**読解用抜粋**
あらためて原爆の地に行きたいという思いと、
現在、広島でゴッホ展、長崎でアントニオ・ロペス展が開催されていることも動機となった。

酷暑の夏と原爆の記憶の熱さが入り混じった旅になった。
ひたすらに歩いた。
とにかく頭ではなく、体で原爆のことを受け入れたいと思っていた。
言葉によるキャプションは不要だった。
それは絵画もそうだ。

原爆ドームの廃墟の前に立ったときのなんとも名状しがたい圧倒的な暴力の痕跡に
ずっと身を浸していた。

原爆そのものも恐ろしかったが、被爆者はその後の「人の地獄」こそ恐ろしかったと語る。
差別、飢え、孤独のなかでだれも助けてはくれなかった。

中沢啓治氏の「はだしのゲン」原画展で涙した。
ゲンのまっすぐさが魂にささった。
松江市では「はだしのゲン」が閉架扱いになるらしい。

**課題一覧**
A - 原爆の地を訪ねる旅の文章について答えてください。
(i) 広島と長崎では、それぞれ何の展覧会が開催されていると書かれていますか?
(ii) 被爆者は、原爆そのもの以上に何が恐ろしかったと語っていますか?
(iii) 松江市では「はだしのゲン」がどう扱われるらしいと書かれていますか?
B - 原爆の地を訪ねる旅の文章を、最後の文の後から書き継いでもらえますか?
エントリはこの作業には関係しません。

[データセット内のエントリ]
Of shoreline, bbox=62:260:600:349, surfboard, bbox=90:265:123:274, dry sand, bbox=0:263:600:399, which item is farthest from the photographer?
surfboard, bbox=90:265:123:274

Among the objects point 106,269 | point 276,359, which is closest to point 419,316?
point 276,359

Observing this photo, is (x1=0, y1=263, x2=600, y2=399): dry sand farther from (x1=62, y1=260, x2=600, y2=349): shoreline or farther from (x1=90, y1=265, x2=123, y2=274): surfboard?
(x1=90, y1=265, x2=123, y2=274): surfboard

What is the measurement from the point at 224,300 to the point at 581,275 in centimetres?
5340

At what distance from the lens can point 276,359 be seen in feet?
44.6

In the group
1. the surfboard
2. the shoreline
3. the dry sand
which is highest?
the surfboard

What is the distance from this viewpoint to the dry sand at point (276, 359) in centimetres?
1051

**課題の解答**
A -
(i) 広島ではゴッホ展、長崎ではアントニオ・ロペス展です。
(ii) その後の「人の地獄」です。
(iii) 閉架扱いになるらしいと書かれています。

B -
そのうち原爆はなかったとか言い出す輩も出てくるのだろう。

日本人、アメリカ人、朝鮮人、そんなものは幻想だ。
命捨つるほどのことではない。

ゴッホ展にゴッホがいた。
ゴッホがゴッホでありえた時期は意外に短いと思った。
ゴッホは37歳で死に、わたしはいま37歳だ。
ゴッホの自画像、背景が自画像を自画像が背景へと滲みだしていた。
世界とわたしが溶け合おうとしていた。

広島の原爆投下の目標となったT字の相生橋がもっとも暑かった。いや熱かった。
六千度の閃光を感じた。感じようとして立っていた。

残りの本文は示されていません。